Safety is key for operators on the nation’s waterways, but for an industry that moves vast amounts of cargoes, ranging from agriculture products and breakbulk to chemicals and hydrocarbons, via steel barges on rivers and canals, a certain measure of risk will always remain. The challenge for safety managers becomes finding innovative ways to reduce that risk.
For fleets, barge cleaners and cargo shifters, one point of concern has always been removing and replacing lids atop hopper barges. The operation typically requires one person to operate a crane or lift, while one or more others climb aboard the barge wearing harnesses and hard hats to secure barge lids with hooks. It’s a process that not only involves risk but also takes time, so finding a way to keep crew members off barge lids would enhance safety as well as boost efficiency.
To meet that need, CIS Marine Division, a subsidiary of CIS Contractors & Industrial Supply Company Inc., has debuted the X-Factor barge cover handling system. CIS boasts that X-Factor can finally help make “no boots on the barge” a reality.
X-Factor’s roots go back around five years. Tom Schiller, president of CIS Marine Division, was working with Shane Bakalyar, terminal manager for LafargeHolcim’s cement terminal in Nashville, Tenn., on a rigging issue years ago. Along the way, the two began to brainstorm other ways to promote safety at the terminal.
“LafargeHolcim was looking for whatever they could do to keep people off barges, because that’s a big safety issue,” said Scott Thelen, marine sales manager for CIS. “One of the biggest issues has always been how to pull the covers off the barges. That’s where Tom and Shane put their minds together.”
Bakalyar took a hook that CIS distributes and designed a four-point barge lid removal system that could be operated remotely. Bakalyar holds the patent for the system, while CIS manufactures, markets and distributes the concept. Bakalyar was granted the patent in September 2016.
“Shane sketched this X configuration and suspended hooks from it, and that’s where this whole concept came from,” Schiller said.
Schiller said X-Factor has been at work at the LafargeHolcim receiving terminal for well over a year.
“What makes me feel really good is we had this thing engineered, built and running within a year,” Schiller said. “And the first one worked, which is pretty amazing. This may be the only terminal in North America where, for lid lifting, no one has to get on the barge.”
To further limit the need for terminal workers to set foot on barges, Bakalyar and the Nashville terminal have partnered with Bobcat to develop a radio controlled “skid steer” device, which is hoisted by crane into the barge and operated remotely from the dock.
Schiller said CIS is working with LafargeHolcim to deploy the X-Factor system to three other terminals: another in Nashville, one in Baton Rouge, La., and a third in the Chicago area. Schiller said the partnership and product development is all about responding to the needs of the industry.
“I’m no expert—I just listen to people,” he said. “All I’ve ever had to do is listen, and our clients will tell you what they need.”
Schiller stressed that X-Factor is about both safety and efficiency.
“Now with X-Factor, the first guy is on the crane making the lift, and the second guy is already working on production,” he said. “He’s no longer going around making connections. He’s doing production work. The efficiency gains are pretty nice.”
The X-Factor system received the 2018 Portland Cement Association’s Safety Innovation Award for unique solutions in the Distribution Category of the cement industry.
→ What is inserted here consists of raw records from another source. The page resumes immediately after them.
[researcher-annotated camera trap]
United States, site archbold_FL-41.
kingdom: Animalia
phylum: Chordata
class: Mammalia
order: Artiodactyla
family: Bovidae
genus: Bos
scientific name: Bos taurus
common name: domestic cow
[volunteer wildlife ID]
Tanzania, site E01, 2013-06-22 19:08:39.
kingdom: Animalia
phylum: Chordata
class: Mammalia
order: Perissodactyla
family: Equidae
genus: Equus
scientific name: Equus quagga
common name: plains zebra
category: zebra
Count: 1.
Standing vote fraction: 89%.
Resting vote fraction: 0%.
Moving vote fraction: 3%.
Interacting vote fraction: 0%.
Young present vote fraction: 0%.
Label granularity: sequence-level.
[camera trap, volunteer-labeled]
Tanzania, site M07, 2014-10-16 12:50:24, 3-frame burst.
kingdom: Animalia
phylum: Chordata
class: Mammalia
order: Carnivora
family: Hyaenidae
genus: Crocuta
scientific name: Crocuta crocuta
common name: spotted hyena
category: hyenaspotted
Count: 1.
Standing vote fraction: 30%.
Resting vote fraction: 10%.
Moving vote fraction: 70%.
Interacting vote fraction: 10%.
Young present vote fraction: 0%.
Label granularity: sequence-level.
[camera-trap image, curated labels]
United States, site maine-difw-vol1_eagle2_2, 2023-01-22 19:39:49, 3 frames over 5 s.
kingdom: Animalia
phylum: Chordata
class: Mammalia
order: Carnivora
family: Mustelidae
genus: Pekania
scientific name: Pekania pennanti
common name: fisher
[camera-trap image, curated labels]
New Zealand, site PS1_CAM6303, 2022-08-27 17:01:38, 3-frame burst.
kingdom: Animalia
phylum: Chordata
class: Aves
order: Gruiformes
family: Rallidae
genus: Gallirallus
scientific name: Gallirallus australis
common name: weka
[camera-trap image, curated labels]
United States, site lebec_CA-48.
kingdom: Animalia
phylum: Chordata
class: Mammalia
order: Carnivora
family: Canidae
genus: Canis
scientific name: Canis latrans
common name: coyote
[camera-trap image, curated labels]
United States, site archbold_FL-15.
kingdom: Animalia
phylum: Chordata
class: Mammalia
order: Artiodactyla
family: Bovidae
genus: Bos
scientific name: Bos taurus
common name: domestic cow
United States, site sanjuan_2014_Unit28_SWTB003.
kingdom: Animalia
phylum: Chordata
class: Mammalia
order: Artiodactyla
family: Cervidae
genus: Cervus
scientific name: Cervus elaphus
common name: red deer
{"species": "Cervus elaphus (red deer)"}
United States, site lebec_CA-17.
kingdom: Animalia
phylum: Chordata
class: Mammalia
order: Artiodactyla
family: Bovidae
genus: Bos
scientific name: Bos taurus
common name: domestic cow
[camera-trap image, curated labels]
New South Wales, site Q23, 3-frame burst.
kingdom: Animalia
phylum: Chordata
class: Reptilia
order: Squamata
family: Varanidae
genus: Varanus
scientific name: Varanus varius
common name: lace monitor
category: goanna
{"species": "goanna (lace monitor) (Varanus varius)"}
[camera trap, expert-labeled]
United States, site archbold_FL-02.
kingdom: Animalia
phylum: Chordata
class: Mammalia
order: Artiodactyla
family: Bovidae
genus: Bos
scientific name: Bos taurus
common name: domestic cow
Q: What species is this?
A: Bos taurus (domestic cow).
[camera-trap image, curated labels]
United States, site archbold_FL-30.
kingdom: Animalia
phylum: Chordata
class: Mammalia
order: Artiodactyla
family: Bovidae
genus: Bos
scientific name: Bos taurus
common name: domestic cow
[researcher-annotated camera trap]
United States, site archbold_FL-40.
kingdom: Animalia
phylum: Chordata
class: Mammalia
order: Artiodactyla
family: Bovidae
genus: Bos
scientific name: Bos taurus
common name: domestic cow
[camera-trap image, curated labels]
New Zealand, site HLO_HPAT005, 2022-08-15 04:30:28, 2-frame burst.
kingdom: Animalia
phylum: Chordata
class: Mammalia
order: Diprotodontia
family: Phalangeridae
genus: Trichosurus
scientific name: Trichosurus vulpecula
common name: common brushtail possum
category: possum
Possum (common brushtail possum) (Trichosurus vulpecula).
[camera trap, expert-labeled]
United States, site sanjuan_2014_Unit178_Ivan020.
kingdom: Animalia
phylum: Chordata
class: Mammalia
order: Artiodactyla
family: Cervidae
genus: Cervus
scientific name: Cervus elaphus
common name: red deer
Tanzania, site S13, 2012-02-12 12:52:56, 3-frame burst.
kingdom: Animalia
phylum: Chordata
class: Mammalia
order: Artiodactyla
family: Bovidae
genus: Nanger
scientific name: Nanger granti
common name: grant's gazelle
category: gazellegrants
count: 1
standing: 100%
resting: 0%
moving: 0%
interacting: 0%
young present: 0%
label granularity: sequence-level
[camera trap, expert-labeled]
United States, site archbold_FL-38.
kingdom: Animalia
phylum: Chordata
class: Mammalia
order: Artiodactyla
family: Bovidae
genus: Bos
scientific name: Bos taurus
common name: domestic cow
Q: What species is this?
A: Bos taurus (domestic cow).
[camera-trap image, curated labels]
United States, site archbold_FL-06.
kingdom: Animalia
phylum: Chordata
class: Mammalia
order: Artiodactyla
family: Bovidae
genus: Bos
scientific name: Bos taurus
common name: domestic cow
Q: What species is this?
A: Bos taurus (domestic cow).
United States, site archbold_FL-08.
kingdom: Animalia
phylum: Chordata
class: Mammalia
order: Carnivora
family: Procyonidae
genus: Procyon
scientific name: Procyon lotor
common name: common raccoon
The award honors the shared effort by LaFargeHolcim US and CIS to improve materials handling and distribution while reducing human risk.
CIS is also working with a large-scale grain terminal operator to stack multiple X-Factors into a system capable of lifting the lids of multiple barges simultaneously.
Concurrent with its rollout of X-Factor, CIS is launching a new product called DraftEye. With the help of LIDAR technology (light detection and ranging via laser pulse), DraftEye can measure the draft, as well as roll, pitch and yaw, of a barge to determine loading capacity.
Again, safety and efficiency are what’s driving development of the DraftEye system.
“Currently, in most cases draft is measured by a tape measure or a stick,” Thelen said. “We’ve developed a system using LIDAR technology to look at the barge and give a very accurate measurement of draft.”
The system allows barge loaders to input the precise dimensions and design of the barge to determine load capacity.
“For those customers looking at drafts in terms of dollars, this gives a very accurate measurement without anyone going on the barge,” said Thelen, adding that the system will be accurate to within half an inch.
Pointing to X-Factor and DraftEye, Thelen and Schiller said CIS goes well beyond the role of mere manufacturer or distributor.
“We’re an integrator, a service company,” Thelen said. “We can help people figure out how to position their barges, provide lifting and rigging design assistance, and offer new safety innovations like X-Factor and DraftEye. Nobody else in the industry is doing what we’re doing.”